One Year Later: Reflections on the Tragedy of October 7th

Our Israeli shlicha (emissary), Maian Rahvalschi shares her deeply personal reflections on the tragic events of October 7, 2023, and how they continue to shape her life one year later. She writes candidly about the pain of witnessing her homeland under attack while living abroad and the strength she draws from the Baltimore community, which has embraced her during these challenging times. Despite the darkness, Maian ends with a message of resilience and hope for Israel and the Jewish people.

Whether we are ready for it or not, tomorrow marks one year since the horrific events of October 7th, events that led to the beginning of the Iron Swords war, a war that is shaping to be the longest Israel has ever fought and is still in the midst of fighting.

If I’m being honest, writing this blog is not easy. It brings up many vibrant memories that still haunt my mind to this day, whether it’s images, sounds, thoughts, feelings. It’s hard to think about marking a year to an event we are still living through. But I guess October 7, 2023, will forever be one of those historic days, like 9/11, where people will say “I remember where I was when it started and what I was doing”. And to think, that day was supposed to be Simchat Torah, a holiday of joy, a day of celebrating our heritage.

It was Friday night here in Baltimore on October 6th (11:30 PM ET, 6:30 AM Israel time), I was just about to go to sleep after a great dinner in the sukkah when my phone started blowing up with alerts about rockets being fired at the south and center of Israel. Used to the fact that this is the sad truth of being an Israeli, and after checking in with my family, I went back to scrolling on my phone.

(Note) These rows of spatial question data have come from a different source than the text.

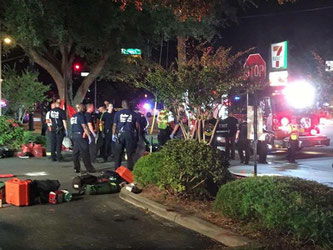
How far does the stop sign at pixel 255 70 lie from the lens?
29.7 feet

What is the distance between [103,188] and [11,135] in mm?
7915

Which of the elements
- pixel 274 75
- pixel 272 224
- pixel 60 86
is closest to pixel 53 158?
pixel 60 86

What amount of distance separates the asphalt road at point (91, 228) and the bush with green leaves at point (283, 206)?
2.22 feet

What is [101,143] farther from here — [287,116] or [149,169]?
[287,116]

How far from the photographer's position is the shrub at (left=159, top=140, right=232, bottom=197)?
7.89 m

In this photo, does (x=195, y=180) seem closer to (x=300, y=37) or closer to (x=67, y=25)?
(x=67, y=25)

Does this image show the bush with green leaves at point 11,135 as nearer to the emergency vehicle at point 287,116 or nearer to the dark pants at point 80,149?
the dark pants at point 80,149

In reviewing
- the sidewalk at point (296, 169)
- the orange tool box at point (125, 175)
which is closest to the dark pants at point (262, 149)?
the sidewalk at point (296, 169)

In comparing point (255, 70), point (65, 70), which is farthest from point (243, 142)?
point (65, 70)

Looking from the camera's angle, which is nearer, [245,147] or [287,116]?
[245,147]

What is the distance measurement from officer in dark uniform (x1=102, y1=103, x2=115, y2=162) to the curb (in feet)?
15.8

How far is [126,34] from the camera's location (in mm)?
18609

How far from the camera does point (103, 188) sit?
9.23 meters

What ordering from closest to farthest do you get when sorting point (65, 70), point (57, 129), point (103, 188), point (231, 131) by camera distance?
point (103, 188), point (57, 129), point (231, 131), point (65, 70)
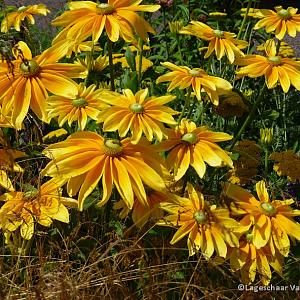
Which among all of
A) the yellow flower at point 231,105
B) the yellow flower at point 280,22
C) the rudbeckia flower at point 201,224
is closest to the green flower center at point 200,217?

As the minutes progressed, the horrible truth started sinking in. From that moment on, I was glued to the screen, watching Israeli news and trying to make sense of the horrifying reality that feels more like an apocalyptic nightmare I wish I could wake up from. Fortunately, my family was physically safe, but my heart ached for my people and my home.

There were some feelings I wrote down in the month following that day. Looking back at them feels surreal, mainly because so many of them still live in me, even one year later.

I still feel sad. Sad for the families that have lost their loved ones. Sad for the families that are going through hell knowing the people they love most (including the most innocent of humans, little infants) are STILL held hostage by Hamas in Gaza, to be used as pawns. Sad for the families that are still burying their loved ones a year later in the Kibbutz they are finally allowed to return to. Sad for humanity.

I still feel mad. Mad at the universe that these atrocities are even possible. Mad at the world for not seeing what was right in front of them for so long. And I’m mad at those who feel entitled enough to find an excuse for the horrors that occurred on and since that day.

At times I still feel numb. Numb because there is only so much one mind and soul can take. However, being exposed to so many heartbreaking stories, especially in my role as the Jewish Agency’s shlicha to The Associated, is all part of the job.

I still feel torn. Torn because as an Israeli living abroad the first thing I wanted to do was jump on a plane and go back to Israel to be with my family, to be helping in any way I can. But as an emissary of the Jewish agency (a shlicha), I know my role, though changed significantly, is more important now than ever.

I understand that my ability to share my authentic experience and feelings at this time was major and with all the misinformation and fake news running around, educating people about the true heart and soul of Israel, what Israel really stands for, is my way of helping, my way of feeling like I’m doing something. Especially if what I can bring is the Israeli voice, the aspects that people aren’t necessarily exposed to, like the use of humor as a way to cope with the horrors, the need to find an outlet in art, or poetry or music.

But most of all, I still and will forever feel hopeful! Hopeful because I see how strong the people in Israel and the Jewish people around the world are, how fast we all came together and how much the Jewish communities care and support Israel, especially here in Baltimore.

Though one would think that being far away from home, the feeling of loneliness or feeling out of place will be high on my list, the opposite is true. With the amount of love and care I’ve received from the people in this amazing community, feeling alone wasn’t even possible.  I will forever cherish the love and care I’ve received during the difficult times this past year. I’m happy to say, that just as much as it seemed like I was giving to this community, whether through knowledge, skills or just being myself, I received back ten folds over.

Tomorrow we will commemorate the one-year anniversary of October 7th as a community, which is an opportunity for us here in Baltimore to come together as one and remember, unite and hope for a better tomorrow. I hope that we will grow stronger as a people and work together to build a community of unity and not uniformity, allowing us all to be our own authentic selves, while still feeling part of something bigger.